What is required: Write the next part of the Siurana climbing log, picking up after its last sentence.

Posted 2012/12/03 by allend66 in Can Melafots, Rockclimbing, Siurana

2012-10-23 Siurana, Can Gans Dionis   Leave a comment

Opting for racking up mtrs instead of difficulty, we head to Gans Dionis where there are some new routes.  We warm up on Benji, 6a and then the 6a+, Nunca Mais has Javi pulling on a draw, with its technical style.  I had Agonía, 6c+ pending after last time, and so now work out the beginning.  With my excellent beta, both Jack & Cris send it.  Annoyingly I had to repeat it after getting the start right, but then pinging off the thin side-pull at the end of the difficult section.  Here’s Cristina flagging onto two thin crimps from a side-pull:

Agonia, 6c+

We only do another difficult 6b, El Mellau that shares a super polished start with one of the old routes.  We both flash, but only just.

Stopping at Can Melafots on the way back to the tent, we both do what is possibly the hardest 5+ in the world, Llobató.  A new climber just starting to lead 5+ would have a shock with these ‘easy’ routes in Melafots.  Old school.

6a   6a+   6c+  6c+   6b   5+

2012-10-22 Siurana, Ca L’Isabel   Leave a comment

After 3 days of rain I was full of beans to get close and personal with Siurana’s limestone.  We warm up in Can Melafots first on La Mare De La Sardineta, 6b then repeat the nice Gat Reggae, 6c before we move up to 7a in IsabelGora TETA M. has a roof problem early on and we all try it different ways.  Jack flashes, the rest of us need another go.  While I was waiting, I try the 7a next to it, Com Mes Grans, Mes Burros but it’s like the 3-bolt wonder L’Home Braç in Arboli… one super fierce block move and nothing else.

Gora TETA M. 7a

To warm down after I reach Gora’s chain, we return to Melafots to do Escal Que, 6b and Derbi Paleta, 6a+.  It should be noted that Derbi Paleta has had a substantial sized breakage, now making it a lot harder than 6a+.  Just above the start to the left, it’s now maybe 6b+ or 6c.

6b   6c   7a   7a   7a   6b   6a+

2012-08-08 Siurana, Can Melafots   Leave a comment

A short time to climb so Can Melafots as it’s 2 minutes’ walk from the car.  Viernes 13, 6a+ a nice warm up, then we do the nice Gat Reggae, 6c with a difficult start.  Another block start 7a, Rémulo & Romo, and I get past the stiff start, but fall at the next section.  Only 18mtrs but it’s a hard 7a.  Not worth the send.

Information given:
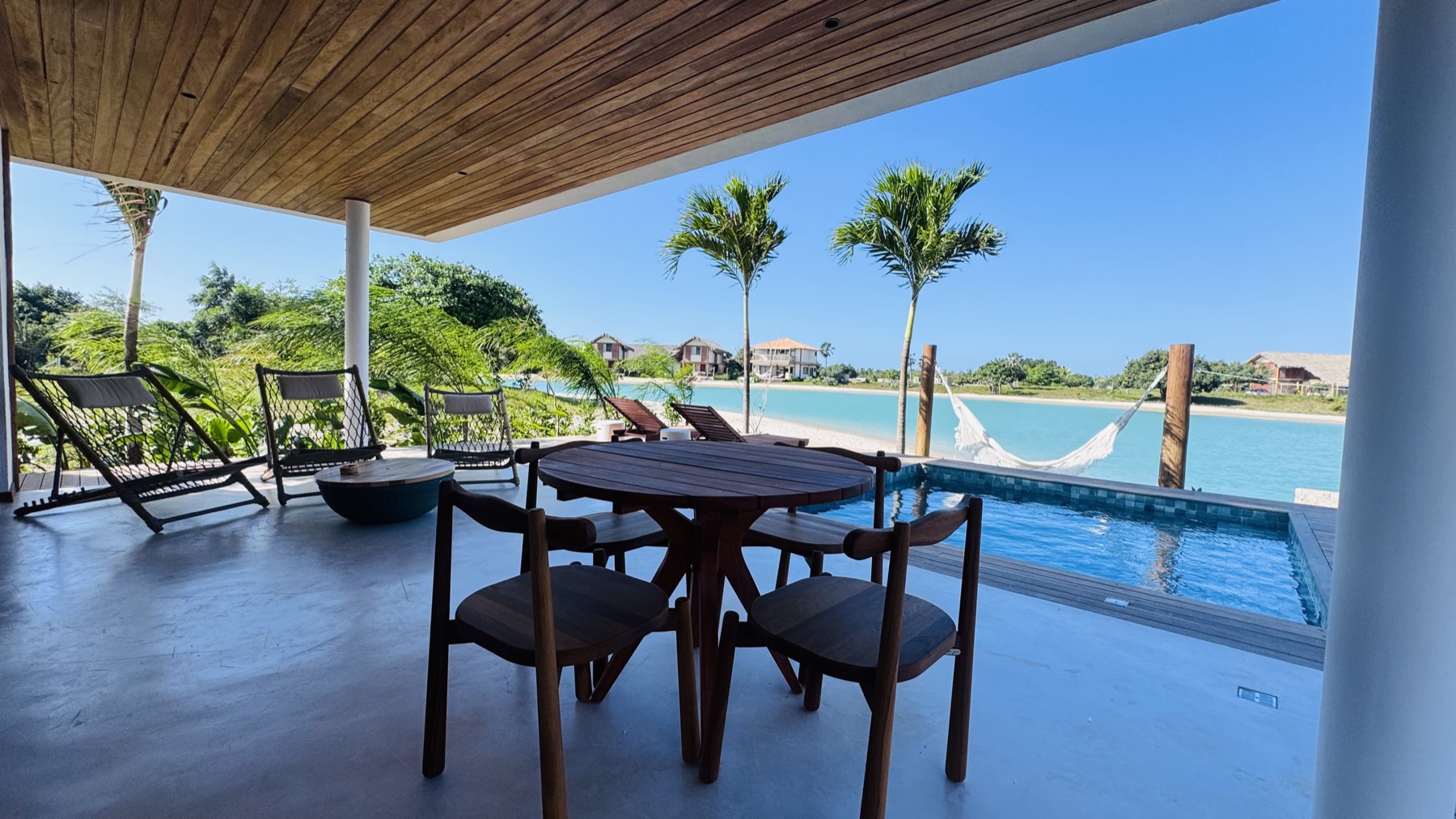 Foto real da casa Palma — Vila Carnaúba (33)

==

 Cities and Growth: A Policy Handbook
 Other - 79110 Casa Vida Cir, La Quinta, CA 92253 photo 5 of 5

...

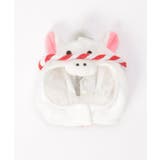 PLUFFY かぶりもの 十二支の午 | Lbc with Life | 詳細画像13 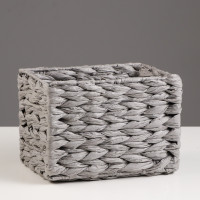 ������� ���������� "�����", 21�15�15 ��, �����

Answer section:
6a+   6c   7a

Posted 2012/08/11 by allend66 in Can Melafots, Rockclimbing, Siurana

2012-08-02 Siurana, Can Melafots   Leave a comment

The classic Pizza De Pinya, 7a kicked my backside when I tried it ages ago, so I wanted to mop up this great line.  We warm up on Derbi Paleta, 6a+ and Escal Que, 6b both old and both old school difficult.

Deshinibeix-te, 6b

Right next to them there’s another 6b and two 6c, but seeing the quality we move on to Pizza.  There’s a block move to get past the first bolt, then thin meandering climbing up to the roof.  I couldn’t send it – I felt like a child haunted by memories of fear by a not particularly scary thing but trapped in a regressed state of mind.  Still an awesome climb though, and Paco almost onsights it but blows it at the last move right under (and to the right) of the chain!  We also try Dishinibeix-te, 6b+, Toni’s 2008 POS, then onto the block start of May Thing Song A Les Zinc And Punk, 7a – typical of the start of Melafots – ridiculously hard move to get of the ground then average climbing.  We’ll return to send Pizza & Hostía, 7b.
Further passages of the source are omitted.